▸ Reading text
========

Cutting Cords Under the Full Moon

Under the last full moon I carved out time for myself and worked through a ritual I had been putting off (or quietly and slowly preparing for, depending on perspective). But the time to go through with the ritual was at hand, otherwise I thought I may never actually do the damn thing.

So on a quiet night, with the full moon shining (and partially eclipsed somewhere in the world), ripe with intentions of letting go and setting new courses, I set out to cut cords with someone, who, for quite a long and significant amount of time, was one of the most important people in my life.

That’s a hard thing to do. To intentionally cut energetic bonds build over almost two decades of support (turned sour). It was a slow spiral, and it’s taken me almost a year since the last time we spoke to face this ritual. But on the last full moon I knew it was time. So I gathered supplies, including the last note this person send me, cast a circle and got down to business.

The process hurt, but it was also incredibly cathartic and releasing. And the next day our household caught a stomach bug and I spent almost a week sick, as my body purged itself of everything. A nasty pimple also showed up on my chest, almost over my heart. In some ways, my body was just purging itself of toxins. all. at. once. yaaaaaay…..

I digress. Cutting cords is a deeply personal experience, and not something to be taken lightly. It can physically hurt. It can trigger the very person you are trying to cut cords with to get into contact with you again. It can be totally necessary to letting go and moving on. And it can be powerfully releasing. Just be sure-footed if you’re going to go through the act of cord cutting so you don’t stumble and fall.

Below is my ritual. Use it if you like, in it’s entirety or as inspiration. Or don’t. Up to you. Either way, I hope you find whatever ways you need to move on from relationships that aren’t supportive.


  • A black candle
  • Clear & Cut oil (Banishing oil will do, or even lemon essential oil)
  • Picture or memento from person whom you are cutting cords
  • 6” piece of black cord
  • Sharp knife or anthame
  • Fireproof bowl (I use a mini cast-iron cauldron)
  • Water in case you need to control flames

Supplies for my cord-cutting ritual, including a memento and my selenite wand.

========

▸ Data section
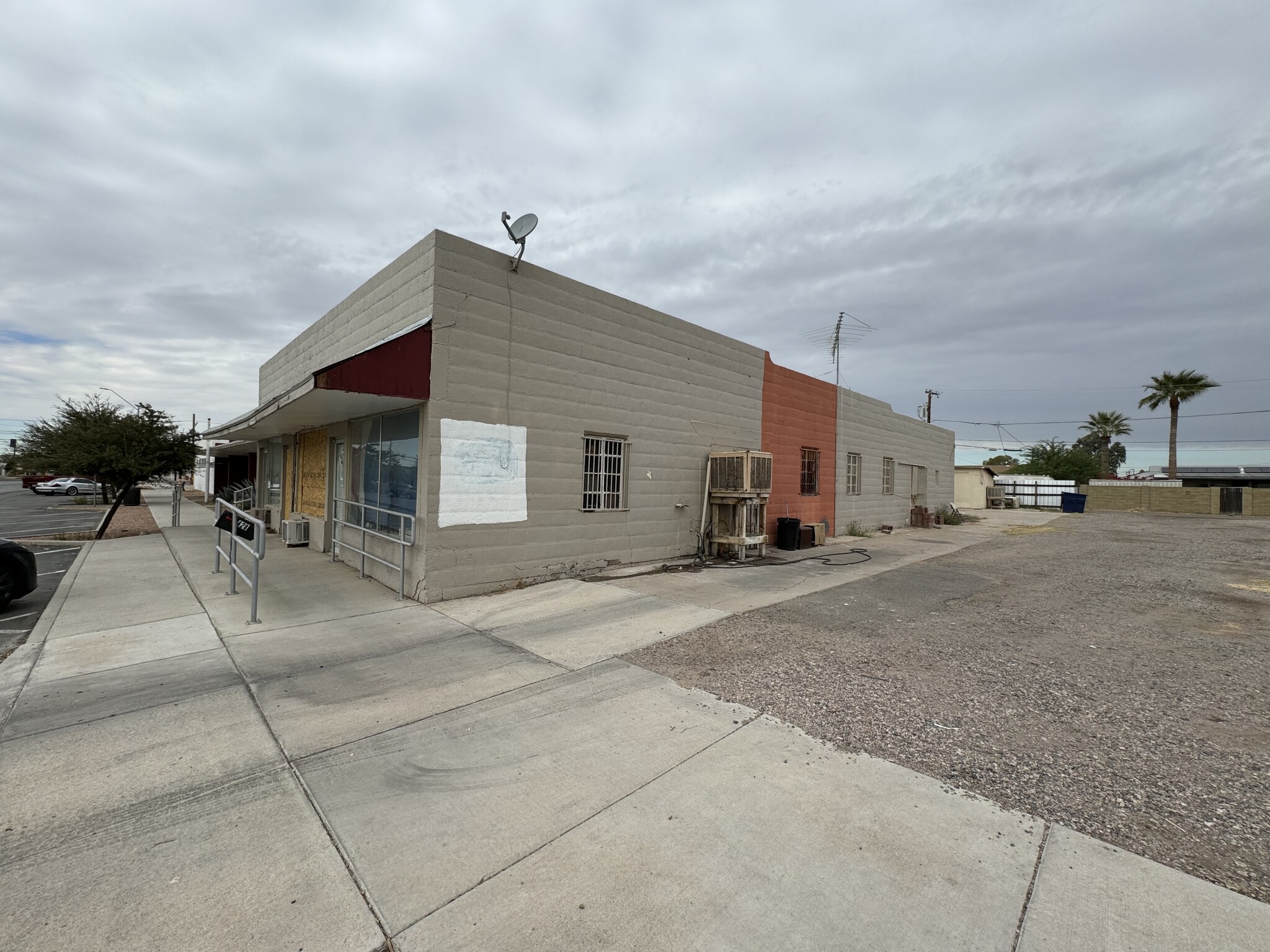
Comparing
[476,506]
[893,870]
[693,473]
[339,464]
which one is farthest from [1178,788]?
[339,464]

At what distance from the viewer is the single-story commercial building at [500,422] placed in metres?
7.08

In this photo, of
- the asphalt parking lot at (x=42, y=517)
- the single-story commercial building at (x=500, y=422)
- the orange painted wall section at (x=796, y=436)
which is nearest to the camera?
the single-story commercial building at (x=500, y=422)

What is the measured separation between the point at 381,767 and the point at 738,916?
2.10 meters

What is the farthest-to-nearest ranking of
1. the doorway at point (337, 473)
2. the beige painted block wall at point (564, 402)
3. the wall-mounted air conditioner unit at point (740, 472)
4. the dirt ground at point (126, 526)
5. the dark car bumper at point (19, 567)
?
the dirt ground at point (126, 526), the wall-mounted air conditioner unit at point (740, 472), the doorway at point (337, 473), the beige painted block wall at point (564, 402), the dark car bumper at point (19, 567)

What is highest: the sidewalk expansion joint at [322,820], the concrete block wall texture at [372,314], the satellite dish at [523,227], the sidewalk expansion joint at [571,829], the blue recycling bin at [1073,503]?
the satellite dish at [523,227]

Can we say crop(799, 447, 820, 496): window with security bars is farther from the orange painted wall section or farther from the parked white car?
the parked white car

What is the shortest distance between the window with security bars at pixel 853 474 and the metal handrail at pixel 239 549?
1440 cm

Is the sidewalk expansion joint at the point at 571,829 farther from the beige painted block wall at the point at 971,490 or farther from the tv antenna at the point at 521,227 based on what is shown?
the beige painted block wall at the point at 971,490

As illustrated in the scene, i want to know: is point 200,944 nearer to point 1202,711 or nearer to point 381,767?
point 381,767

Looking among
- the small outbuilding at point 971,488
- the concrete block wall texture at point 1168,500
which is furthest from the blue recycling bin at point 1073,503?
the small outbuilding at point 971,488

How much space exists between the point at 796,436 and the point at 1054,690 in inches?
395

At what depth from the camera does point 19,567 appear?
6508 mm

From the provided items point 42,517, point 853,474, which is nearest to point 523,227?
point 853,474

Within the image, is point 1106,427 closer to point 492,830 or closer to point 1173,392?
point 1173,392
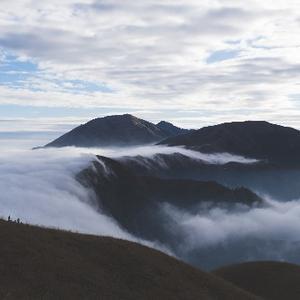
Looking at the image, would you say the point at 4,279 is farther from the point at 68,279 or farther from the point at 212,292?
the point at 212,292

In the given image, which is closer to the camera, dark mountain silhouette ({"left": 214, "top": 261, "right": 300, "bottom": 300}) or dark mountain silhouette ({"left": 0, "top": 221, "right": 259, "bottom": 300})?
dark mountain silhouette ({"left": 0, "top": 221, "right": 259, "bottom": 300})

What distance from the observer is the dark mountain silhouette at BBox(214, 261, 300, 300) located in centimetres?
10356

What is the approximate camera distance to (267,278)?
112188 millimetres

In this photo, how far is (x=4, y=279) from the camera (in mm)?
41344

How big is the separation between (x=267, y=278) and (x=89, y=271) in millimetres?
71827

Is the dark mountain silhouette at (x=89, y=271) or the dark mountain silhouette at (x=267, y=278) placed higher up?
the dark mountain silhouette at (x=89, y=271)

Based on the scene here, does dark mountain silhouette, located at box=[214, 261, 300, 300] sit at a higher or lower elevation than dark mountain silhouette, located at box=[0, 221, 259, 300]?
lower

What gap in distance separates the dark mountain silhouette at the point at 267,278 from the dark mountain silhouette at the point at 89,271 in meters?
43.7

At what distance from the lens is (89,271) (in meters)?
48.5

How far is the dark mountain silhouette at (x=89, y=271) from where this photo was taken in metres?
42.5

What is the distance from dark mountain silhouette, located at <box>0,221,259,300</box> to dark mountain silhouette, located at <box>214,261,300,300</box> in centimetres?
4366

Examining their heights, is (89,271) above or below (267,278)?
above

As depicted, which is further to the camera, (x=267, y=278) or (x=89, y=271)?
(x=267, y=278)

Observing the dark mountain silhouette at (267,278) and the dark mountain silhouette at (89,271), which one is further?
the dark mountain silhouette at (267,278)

========

▸ Tasks
1 - Set down, word for word, the part of the post on cutting cords starting with "Below is my" and going on through "that aren’t supportive.".
2 - For each statement, state whether it agrees with the post on cutting cords above, answering yes or no and quoting the words of the post that decide it.
(a) The ritual was performed under a full moon.
(b) The writer remained in good health during the days after the ritual.
(c) Lemon essential oil is given as an acceptable substitute for Clear & Cut oil.

▸ Responses
1 -
Below is my ritual. Use it if you like, in it’s entirety or as inspiration. Or don’t. Up to you. Either way, I hope you find whatever ways you need to move on from relationships that aren’t supportive.

2 -
(a) Yes: "Under the last full moon I carved out time for myself"
(b) No: "the next day our household caught a stomach bug and I spent almost a week sick"
(c) Yes: "Banishing oil will do, or even lemon essential oil"